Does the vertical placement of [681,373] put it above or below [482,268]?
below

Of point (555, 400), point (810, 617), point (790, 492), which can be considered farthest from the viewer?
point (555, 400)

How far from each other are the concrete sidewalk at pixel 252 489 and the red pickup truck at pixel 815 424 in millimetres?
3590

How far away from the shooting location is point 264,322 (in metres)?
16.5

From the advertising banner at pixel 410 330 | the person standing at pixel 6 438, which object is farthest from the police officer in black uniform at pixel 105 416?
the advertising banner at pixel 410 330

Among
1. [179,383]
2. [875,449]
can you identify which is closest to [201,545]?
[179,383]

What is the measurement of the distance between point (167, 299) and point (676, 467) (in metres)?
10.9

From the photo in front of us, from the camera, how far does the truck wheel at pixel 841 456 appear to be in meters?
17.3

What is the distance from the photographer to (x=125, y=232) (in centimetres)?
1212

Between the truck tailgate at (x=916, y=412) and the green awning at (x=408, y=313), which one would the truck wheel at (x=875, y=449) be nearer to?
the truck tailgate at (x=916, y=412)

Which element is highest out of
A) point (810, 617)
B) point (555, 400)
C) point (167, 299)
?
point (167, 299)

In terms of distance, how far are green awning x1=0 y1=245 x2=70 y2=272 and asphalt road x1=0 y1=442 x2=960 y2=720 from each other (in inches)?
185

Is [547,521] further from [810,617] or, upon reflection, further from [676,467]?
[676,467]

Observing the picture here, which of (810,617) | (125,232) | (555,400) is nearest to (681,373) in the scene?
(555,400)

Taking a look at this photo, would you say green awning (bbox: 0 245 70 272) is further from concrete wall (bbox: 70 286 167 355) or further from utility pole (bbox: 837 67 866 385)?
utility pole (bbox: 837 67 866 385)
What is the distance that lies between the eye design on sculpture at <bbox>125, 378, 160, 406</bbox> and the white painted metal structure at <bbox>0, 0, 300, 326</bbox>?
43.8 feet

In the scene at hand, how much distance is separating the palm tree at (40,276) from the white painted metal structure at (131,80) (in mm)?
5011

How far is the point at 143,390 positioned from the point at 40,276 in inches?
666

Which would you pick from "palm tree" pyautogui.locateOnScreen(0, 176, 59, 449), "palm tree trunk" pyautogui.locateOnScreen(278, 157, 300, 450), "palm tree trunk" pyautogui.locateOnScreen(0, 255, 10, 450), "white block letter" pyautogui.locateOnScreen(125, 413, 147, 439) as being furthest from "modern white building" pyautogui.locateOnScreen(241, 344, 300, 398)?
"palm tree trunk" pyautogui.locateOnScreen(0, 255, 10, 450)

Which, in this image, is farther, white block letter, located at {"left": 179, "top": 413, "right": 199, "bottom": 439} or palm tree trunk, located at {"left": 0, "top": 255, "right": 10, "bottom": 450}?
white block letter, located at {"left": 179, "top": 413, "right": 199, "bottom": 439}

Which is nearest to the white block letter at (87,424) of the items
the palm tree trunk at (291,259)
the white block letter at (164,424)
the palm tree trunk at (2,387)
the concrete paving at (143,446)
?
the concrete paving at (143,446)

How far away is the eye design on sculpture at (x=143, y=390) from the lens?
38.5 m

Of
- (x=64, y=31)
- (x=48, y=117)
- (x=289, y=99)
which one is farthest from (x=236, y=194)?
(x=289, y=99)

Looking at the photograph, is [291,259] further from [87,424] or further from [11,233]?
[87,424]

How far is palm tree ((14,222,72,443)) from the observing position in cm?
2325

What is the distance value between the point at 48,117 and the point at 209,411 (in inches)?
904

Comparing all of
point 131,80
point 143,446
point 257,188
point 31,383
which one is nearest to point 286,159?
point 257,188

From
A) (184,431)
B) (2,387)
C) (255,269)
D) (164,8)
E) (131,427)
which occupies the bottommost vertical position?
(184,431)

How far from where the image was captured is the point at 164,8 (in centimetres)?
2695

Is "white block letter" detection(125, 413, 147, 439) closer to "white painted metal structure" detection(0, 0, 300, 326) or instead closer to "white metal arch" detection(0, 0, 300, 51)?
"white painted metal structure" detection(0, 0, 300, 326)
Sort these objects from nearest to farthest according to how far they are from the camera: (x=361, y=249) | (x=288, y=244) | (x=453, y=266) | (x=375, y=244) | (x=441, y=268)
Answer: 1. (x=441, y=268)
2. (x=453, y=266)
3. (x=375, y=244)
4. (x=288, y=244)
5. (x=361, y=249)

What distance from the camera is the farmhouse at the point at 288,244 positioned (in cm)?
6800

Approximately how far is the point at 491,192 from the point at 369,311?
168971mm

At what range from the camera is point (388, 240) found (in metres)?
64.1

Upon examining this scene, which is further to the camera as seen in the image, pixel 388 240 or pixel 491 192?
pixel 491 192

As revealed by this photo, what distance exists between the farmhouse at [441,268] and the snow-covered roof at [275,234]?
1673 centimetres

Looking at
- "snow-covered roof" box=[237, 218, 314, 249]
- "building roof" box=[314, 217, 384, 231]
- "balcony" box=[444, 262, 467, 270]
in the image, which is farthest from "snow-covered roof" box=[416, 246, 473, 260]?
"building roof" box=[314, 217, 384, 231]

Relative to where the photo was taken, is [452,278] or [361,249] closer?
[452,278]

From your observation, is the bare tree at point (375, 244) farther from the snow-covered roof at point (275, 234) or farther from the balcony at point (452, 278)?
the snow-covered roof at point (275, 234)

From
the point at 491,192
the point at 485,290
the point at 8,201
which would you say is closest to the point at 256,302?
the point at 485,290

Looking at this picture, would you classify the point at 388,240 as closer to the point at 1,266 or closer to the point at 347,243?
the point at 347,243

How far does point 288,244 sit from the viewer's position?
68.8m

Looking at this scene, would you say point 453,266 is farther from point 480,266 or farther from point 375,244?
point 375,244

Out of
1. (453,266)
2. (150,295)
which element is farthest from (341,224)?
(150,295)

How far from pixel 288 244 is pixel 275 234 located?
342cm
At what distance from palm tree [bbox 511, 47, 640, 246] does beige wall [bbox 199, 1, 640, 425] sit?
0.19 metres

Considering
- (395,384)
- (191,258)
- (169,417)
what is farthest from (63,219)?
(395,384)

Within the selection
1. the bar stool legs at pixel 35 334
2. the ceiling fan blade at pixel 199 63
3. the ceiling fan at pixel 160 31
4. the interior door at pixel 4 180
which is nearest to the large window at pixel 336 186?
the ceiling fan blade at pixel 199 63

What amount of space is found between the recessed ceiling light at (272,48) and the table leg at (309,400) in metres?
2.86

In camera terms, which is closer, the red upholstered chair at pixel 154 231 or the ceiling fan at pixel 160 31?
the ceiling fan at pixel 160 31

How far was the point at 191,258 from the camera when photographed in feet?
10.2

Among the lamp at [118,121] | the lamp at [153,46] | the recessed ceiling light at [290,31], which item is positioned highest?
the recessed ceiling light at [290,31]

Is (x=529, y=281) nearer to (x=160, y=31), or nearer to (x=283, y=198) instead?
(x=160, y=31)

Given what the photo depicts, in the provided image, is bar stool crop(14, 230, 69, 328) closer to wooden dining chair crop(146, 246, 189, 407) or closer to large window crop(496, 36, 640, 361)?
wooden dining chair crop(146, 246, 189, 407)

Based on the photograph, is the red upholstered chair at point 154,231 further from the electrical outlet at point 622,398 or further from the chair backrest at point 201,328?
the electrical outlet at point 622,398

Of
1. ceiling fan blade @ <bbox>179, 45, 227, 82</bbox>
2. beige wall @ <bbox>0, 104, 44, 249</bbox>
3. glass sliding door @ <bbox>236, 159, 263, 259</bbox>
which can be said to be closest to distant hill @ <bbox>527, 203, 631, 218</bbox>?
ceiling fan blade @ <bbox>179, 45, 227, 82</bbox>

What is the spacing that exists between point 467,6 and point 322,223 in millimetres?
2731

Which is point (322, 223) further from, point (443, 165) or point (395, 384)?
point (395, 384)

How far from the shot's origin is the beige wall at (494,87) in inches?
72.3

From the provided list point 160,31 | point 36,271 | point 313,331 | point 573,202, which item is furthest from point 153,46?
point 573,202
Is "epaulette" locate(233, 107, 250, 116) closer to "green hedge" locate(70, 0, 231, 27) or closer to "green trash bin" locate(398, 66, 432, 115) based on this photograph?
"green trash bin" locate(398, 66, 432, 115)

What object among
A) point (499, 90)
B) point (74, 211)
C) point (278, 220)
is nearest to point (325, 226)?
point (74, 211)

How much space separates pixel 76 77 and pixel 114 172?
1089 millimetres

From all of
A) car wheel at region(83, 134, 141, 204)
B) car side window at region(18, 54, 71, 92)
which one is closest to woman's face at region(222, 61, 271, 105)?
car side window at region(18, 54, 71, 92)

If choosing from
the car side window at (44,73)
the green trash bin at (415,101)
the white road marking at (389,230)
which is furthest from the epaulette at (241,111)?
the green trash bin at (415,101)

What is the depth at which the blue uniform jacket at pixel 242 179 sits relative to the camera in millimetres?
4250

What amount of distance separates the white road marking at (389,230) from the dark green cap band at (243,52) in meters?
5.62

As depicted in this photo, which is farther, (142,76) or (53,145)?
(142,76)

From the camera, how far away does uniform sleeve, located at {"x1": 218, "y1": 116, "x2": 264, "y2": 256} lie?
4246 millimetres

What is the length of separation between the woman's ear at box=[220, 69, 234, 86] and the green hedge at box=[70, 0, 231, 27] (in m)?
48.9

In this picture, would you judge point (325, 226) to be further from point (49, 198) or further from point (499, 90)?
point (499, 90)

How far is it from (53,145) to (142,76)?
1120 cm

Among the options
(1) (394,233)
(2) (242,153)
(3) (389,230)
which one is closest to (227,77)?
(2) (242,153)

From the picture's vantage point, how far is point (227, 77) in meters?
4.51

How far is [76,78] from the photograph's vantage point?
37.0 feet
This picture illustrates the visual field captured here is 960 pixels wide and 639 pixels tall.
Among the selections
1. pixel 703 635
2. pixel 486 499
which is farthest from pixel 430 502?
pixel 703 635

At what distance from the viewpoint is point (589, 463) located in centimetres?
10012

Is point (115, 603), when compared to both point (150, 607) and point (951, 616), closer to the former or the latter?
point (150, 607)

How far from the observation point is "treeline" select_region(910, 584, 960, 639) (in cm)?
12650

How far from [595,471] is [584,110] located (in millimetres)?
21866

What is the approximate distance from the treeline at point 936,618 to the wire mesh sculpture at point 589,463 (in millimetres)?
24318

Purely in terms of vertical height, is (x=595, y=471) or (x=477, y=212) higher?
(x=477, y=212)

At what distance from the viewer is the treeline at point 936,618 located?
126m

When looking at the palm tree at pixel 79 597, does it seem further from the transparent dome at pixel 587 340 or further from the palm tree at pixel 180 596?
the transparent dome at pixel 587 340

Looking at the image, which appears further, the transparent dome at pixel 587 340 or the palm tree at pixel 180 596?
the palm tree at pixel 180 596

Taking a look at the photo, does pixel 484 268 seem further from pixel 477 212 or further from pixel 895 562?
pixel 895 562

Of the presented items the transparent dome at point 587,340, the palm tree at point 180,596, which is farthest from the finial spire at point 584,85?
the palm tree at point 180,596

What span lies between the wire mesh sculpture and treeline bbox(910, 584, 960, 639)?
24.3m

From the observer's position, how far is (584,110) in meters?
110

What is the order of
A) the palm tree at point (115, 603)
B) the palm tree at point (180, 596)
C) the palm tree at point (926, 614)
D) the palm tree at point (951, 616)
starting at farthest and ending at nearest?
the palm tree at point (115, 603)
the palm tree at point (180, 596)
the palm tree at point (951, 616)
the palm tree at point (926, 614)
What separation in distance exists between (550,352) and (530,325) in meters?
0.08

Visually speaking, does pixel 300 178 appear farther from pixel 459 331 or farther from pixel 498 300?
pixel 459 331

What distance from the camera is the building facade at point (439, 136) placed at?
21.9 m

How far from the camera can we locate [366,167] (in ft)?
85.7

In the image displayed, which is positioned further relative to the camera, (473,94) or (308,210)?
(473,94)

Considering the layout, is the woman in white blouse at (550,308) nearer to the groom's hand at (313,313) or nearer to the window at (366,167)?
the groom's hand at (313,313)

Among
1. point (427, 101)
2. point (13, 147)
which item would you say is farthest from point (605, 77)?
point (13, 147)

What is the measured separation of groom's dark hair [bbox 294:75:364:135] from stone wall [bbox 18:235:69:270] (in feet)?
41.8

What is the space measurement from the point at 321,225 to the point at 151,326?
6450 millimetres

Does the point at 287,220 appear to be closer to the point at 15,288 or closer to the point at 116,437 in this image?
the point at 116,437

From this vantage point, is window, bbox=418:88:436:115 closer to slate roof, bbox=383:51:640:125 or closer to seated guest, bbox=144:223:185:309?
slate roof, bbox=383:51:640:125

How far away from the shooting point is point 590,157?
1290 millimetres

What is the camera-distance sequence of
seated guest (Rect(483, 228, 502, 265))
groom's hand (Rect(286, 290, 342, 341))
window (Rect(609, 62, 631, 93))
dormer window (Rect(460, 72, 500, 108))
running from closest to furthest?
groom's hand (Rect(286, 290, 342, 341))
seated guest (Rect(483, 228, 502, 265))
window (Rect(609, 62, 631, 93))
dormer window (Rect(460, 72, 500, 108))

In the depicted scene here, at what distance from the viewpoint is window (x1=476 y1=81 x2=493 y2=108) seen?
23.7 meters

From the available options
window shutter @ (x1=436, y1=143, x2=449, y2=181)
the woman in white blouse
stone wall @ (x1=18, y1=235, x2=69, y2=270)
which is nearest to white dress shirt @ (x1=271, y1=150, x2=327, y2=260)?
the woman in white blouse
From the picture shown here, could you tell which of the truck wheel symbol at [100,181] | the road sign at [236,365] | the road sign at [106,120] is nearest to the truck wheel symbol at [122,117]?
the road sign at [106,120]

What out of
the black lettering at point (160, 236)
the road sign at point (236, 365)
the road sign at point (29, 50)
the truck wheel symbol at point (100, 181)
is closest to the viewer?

* **Exercise**:
Find the line that contains "From the available options" in the listing above. Retype it and every line after it up to the last, exactly, and nothing else.

* **Written response**:
From the available options
window shutter @ (x1=436, y1=143, x2=449, y2=181)
the woman in white blouse
stone wall @ (x1=18, y1=235, x2=69, y2=270)
which is nearest to white dress shirt @ (x1=271, y1=150, x2=327, y2=260)?
the woman in white blouse
From the picture shown here, could you tell which of the truck wheel symbol at [100,181] | the road sign at [236,365] | the road sign at [106,120] is nearest to the truck wheel symbol at [122,117]?
the road sign at [106,120]

What out of
the black lettering at point (160, 236)
the road sign at point (236, 365)
the road sign at point (29, 50)
the truck wheel symbol at point (100, 181)
is closest to the viewer?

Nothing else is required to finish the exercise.